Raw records
******
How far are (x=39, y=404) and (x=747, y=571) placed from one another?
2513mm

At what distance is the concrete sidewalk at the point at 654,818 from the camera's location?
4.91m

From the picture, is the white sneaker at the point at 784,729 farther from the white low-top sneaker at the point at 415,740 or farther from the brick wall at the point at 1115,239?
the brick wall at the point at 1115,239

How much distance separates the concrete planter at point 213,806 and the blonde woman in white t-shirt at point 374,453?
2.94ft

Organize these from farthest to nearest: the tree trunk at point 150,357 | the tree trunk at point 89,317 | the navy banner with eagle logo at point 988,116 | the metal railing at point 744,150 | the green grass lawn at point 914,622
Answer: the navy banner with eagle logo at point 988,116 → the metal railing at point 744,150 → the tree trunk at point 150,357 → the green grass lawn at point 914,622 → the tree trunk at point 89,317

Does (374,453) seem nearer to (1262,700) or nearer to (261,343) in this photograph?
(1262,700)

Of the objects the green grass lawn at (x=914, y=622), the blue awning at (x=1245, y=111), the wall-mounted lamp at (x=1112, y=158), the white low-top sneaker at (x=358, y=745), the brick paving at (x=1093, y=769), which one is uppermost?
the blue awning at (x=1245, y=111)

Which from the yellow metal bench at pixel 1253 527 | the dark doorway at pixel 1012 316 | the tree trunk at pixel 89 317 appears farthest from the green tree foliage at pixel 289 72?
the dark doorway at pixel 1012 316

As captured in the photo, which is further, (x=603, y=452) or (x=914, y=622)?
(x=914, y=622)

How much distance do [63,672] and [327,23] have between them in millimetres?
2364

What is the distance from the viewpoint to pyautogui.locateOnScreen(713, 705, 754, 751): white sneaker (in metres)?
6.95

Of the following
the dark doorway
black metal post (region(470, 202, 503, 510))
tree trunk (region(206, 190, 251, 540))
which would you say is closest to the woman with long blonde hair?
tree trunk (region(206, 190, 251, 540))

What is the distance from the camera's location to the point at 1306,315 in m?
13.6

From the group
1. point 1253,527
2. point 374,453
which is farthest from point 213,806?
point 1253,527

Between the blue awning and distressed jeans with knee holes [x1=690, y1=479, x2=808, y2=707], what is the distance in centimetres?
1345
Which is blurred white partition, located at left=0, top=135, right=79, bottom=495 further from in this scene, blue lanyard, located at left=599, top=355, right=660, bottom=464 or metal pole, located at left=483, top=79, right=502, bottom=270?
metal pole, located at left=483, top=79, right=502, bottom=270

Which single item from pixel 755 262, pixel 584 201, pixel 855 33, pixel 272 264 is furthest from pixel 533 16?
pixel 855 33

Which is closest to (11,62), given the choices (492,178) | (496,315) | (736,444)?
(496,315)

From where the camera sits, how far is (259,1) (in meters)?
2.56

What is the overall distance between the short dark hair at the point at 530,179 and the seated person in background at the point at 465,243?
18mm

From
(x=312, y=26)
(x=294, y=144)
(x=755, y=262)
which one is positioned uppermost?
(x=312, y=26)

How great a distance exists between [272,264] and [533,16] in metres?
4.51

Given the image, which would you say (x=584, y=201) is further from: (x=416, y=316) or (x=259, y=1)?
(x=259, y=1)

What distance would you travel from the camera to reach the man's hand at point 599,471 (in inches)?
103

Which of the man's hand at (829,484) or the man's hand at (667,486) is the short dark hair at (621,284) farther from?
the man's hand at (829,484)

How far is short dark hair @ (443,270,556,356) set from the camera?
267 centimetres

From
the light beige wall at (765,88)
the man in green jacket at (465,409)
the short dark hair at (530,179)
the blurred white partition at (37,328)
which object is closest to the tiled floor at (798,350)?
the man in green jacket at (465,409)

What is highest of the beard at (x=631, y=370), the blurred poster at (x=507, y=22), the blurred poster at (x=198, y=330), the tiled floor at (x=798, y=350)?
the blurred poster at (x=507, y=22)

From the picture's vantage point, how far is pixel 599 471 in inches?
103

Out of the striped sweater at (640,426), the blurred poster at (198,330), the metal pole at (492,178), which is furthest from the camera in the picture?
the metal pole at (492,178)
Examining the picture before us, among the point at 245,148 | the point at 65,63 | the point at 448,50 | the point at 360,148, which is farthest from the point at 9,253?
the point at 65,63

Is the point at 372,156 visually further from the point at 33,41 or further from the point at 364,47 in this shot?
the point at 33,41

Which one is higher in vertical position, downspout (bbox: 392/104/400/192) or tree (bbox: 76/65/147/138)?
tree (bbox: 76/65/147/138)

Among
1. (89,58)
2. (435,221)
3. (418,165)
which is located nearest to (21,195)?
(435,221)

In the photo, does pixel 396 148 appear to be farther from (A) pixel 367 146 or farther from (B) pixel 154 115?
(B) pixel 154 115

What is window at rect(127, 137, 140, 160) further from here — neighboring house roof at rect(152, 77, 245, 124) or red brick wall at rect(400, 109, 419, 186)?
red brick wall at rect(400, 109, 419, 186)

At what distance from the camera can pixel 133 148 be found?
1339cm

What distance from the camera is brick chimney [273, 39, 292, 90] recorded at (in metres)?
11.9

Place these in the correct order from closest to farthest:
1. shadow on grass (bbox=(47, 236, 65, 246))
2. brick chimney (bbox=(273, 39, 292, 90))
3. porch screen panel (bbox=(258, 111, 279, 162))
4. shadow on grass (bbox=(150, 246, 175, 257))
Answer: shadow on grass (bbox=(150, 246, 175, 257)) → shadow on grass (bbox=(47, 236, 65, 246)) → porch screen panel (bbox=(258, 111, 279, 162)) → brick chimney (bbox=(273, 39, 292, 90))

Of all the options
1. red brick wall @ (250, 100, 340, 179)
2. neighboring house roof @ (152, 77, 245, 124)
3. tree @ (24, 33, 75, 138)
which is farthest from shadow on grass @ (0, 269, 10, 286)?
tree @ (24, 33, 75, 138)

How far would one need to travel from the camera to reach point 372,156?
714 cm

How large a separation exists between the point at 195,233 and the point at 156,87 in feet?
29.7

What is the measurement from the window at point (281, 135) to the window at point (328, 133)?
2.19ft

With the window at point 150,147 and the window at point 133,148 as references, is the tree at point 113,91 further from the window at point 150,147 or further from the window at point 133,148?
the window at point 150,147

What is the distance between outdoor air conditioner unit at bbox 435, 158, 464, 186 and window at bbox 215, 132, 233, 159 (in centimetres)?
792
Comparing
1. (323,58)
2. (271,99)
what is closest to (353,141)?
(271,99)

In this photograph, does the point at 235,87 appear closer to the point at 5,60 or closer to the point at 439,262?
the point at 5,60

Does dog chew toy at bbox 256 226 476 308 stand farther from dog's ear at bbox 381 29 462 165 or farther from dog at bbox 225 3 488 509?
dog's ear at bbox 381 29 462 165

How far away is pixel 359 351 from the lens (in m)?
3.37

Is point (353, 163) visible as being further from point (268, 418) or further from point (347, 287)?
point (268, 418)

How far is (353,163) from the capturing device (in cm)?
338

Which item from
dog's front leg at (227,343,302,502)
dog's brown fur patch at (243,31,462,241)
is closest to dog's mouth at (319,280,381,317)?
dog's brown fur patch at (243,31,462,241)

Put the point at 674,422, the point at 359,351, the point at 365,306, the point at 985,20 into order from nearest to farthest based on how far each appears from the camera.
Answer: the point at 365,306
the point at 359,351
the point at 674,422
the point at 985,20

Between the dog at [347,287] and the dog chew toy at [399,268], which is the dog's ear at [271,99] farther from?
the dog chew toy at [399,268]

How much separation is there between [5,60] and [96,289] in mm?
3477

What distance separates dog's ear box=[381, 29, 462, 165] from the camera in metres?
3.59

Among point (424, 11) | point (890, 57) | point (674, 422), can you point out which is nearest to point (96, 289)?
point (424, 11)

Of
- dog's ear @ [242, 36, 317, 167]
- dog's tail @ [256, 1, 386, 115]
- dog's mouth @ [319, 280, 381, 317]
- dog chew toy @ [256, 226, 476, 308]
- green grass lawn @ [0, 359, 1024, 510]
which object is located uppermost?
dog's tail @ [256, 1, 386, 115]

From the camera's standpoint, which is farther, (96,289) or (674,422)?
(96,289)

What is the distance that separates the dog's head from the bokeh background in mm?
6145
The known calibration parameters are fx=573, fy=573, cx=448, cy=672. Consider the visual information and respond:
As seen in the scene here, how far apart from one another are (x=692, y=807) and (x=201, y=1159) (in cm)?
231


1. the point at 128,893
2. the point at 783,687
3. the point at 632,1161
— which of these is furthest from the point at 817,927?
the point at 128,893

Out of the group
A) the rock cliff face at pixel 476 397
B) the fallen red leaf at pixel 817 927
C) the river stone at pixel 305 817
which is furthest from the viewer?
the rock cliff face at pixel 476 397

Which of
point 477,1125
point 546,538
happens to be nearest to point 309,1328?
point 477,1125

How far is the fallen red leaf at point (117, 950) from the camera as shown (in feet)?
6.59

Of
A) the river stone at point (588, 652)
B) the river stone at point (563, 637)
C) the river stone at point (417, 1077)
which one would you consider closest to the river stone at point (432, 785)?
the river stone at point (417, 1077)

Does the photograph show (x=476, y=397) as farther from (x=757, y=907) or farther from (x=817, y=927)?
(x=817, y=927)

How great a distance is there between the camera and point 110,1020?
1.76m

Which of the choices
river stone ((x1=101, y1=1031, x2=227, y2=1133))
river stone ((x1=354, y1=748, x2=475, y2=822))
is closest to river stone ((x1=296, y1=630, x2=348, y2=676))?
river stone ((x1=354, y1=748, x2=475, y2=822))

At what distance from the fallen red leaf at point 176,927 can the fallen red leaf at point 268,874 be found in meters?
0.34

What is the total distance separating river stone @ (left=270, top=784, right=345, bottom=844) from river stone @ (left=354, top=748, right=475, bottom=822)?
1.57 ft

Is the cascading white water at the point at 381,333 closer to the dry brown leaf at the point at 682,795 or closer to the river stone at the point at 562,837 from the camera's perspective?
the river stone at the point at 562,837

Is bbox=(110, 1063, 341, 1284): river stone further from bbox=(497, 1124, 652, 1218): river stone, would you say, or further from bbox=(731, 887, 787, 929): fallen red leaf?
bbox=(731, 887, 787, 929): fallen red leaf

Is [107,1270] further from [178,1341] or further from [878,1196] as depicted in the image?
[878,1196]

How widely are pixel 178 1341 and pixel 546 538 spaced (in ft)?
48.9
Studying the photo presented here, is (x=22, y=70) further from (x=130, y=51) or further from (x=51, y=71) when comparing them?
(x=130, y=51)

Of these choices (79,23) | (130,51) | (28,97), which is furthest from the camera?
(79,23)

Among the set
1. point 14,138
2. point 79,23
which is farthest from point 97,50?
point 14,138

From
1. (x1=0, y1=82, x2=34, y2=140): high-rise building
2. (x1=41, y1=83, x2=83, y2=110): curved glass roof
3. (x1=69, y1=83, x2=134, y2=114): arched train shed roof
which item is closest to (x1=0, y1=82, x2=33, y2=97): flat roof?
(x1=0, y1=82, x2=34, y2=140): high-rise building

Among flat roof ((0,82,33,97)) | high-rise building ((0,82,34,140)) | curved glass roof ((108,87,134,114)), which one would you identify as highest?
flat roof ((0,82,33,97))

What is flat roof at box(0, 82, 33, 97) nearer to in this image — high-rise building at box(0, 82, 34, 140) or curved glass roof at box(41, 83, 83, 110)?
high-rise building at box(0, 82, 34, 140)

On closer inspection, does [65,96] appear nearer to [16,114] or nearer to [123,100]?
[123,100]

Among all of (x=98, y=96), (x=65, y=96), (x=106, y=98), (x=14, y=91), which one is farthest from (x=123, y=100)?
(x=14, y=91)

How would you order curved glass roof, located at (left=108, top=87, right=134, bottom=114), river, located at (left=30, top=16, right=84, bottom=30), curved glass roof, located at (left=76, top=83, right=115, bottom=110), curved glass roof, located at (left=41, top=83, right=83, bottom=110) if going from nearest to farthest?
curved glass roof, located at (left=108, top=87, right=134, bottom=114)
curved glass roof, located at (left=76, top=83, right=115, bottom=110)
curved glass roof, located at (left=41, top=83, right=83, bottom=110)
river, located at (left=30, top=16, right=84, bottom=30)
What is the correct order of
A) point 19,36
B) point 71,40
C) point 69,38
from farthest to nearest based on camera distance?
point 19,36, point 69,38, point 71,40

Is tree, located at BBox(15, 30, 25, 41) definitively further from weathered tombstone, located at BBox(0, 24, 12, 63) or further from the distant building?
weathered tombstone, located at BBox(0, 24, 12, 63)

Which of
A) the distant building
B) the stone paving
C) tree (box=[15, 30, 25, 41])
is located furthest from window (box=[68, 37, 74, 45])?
******
EXERCISE TASK: Reproduce the lines from the one containing "On closer inspection, does" to the end of the entries, keeping both ends and adding nothing.

EXERCISE ANSWER:
On closer inspection, does [65,96] appear nearer to [16,114] or nearer to [123,100]?
[123,100]

Among all of (x=98, y=96), (x=65, y=96), (x=106, y=98), (x=14, y=91), which one is farthest from (x=123, y=100)?
(x=14, y=91)

How would you order curved glass roof, located at (left=108, top=87, right=134, bottom=114), river, located at (left=30, top=16, right=84, bottom=30), curved glass roof, located at (left=76, top=83, right=115, bottom=110), curved glass roof, located at (left=41, top=83, right=83, bottom=110) if going from nearest to farthest?
curved glass roof, located at (left=108, top=87, right=134, bottom=114)
curved glass roof, located at (left=76, top=83, right=115, bottom=110)
curved glass roof, located at (left=41, top=83, right=83, bottom=110)
river, located at (left=30, top=16, right=84, bottom=30)
What is the correct order of
A) point 19,36
B) point 71,40
C) point 69,38
from farthest to nearest based on camera distance?
point 19,36, point 69,38, point 71,40

Is tree, located at BBox(15, 30, 25, 41) definitively further from weathered tombstone, located at BBox(0, 24, 12, 63) or further from the distant building?
weathered tombstone, located at BBox(0, 24, 12, 63)

Which of
A) the distant building
B) the stone paving
C) tree (box=[15, 30, 25, 41])
is located furthest from window (box=[68, 37, 74, 45])?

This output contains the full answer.